Волынка напомнила о себе тихими переливами, когда за Мишкой закрылась железная дверь подъезда.
"Надо будет Майклу написать, - усмехнулся парень, шагая к остановке. - Что теперь у нашего клана ещё и сестра появилась".
Следующим утром Мишка отпросился с работы "на после обеда".
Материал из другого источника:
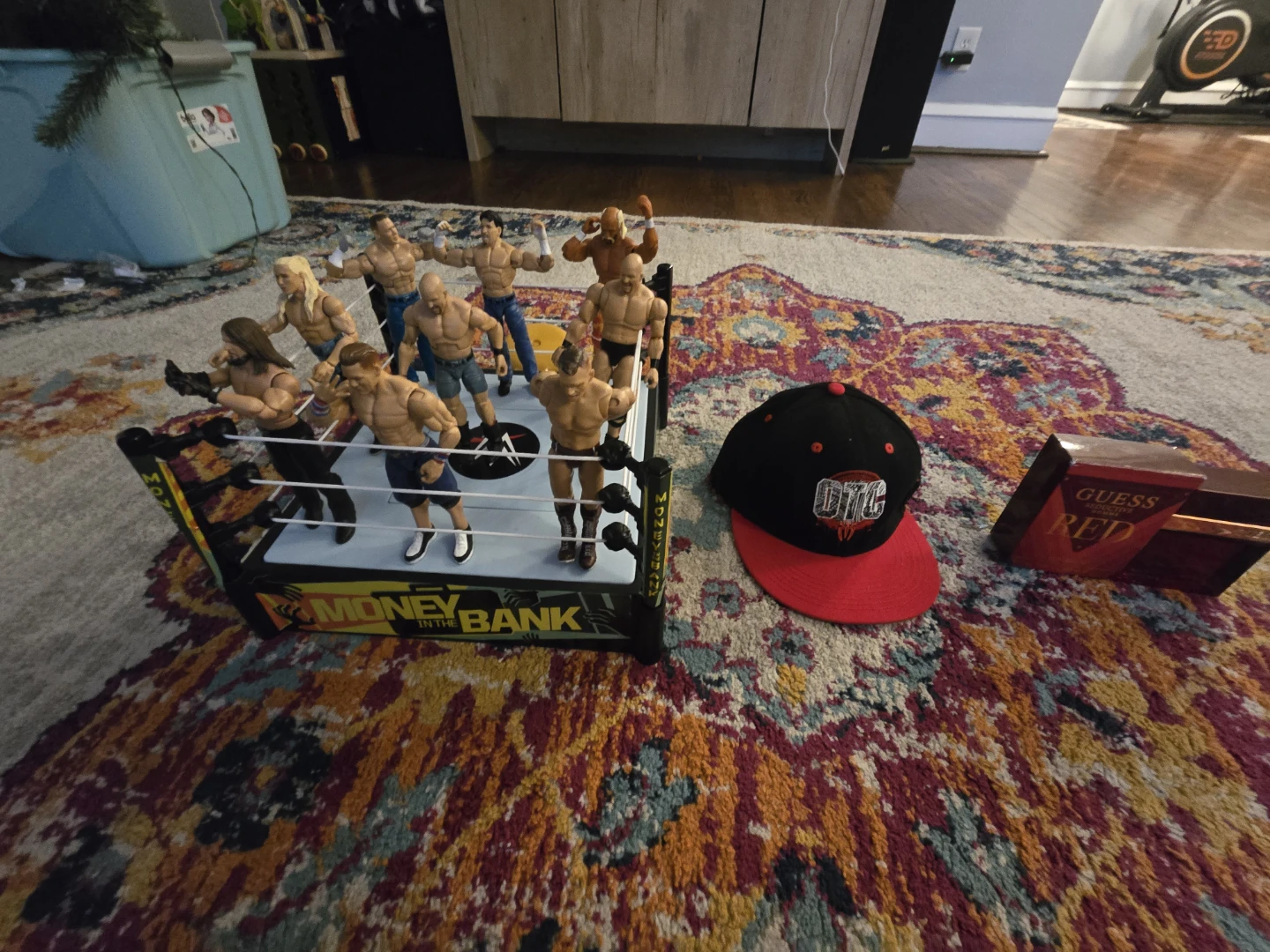 WWE Money in the Bank Ring & Figures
Начальник цеха подозрительно посмотрел на него и спросил: не нагулялся за праздники? Парень усмехнулся, потом вздохнул, потрогал языком дырку в зубе и сказал: мне к стоматологу. Начальник пожал плечами и махнул рукой, добавив, что в ведомости эти часы всё равно проставят "так, как есть". Мишка не возражал.
Звуки волынки запели у него в голове, когда он проходил через проходную. Неслись вслед за маршруткой, когда он ехал домой. Растекались по подъезду, шумели в открытом кране, когда Мишка мыл руки перед обедом.
Алевтина Николаевна молча смотрела, как сын мажет горчицей кусок хлеба и трясёт перечницей над тарелкой плова.
- Мам... я никуда не уеду... только давай с тобой вот о чём договоримся...
Он не обманул начальника и действительно пошёл после обеда к стоматологу. Вышел из подъезда, дошёл до остановки. Потом - через мостик над теплотрассой. Пролез в ту самую дырку в заборе, прошёл через парк неприметной тропинке.
"Ну, что, Михаил Александрович? - подумал он, перчаткой стряхивая снег со знакомой скамейки. - Тот самый, который из клана Макферсонов в Эдинбурге? Посидим на дорожку?"
Он присел, закинул ногу на ногу и посмотрел через площадь. На ту самую железную дверь под вывеской "Стоматологический кабинет". Мишка не знал, что будет, когда он поднимется, перейдёт через площадь и зайдет в эту дверь. Он не знал, что он скажет той девушке, как к ней обратится и что произойдёт потом. Он даже не догадывался, что она скажет в ответ на его слова.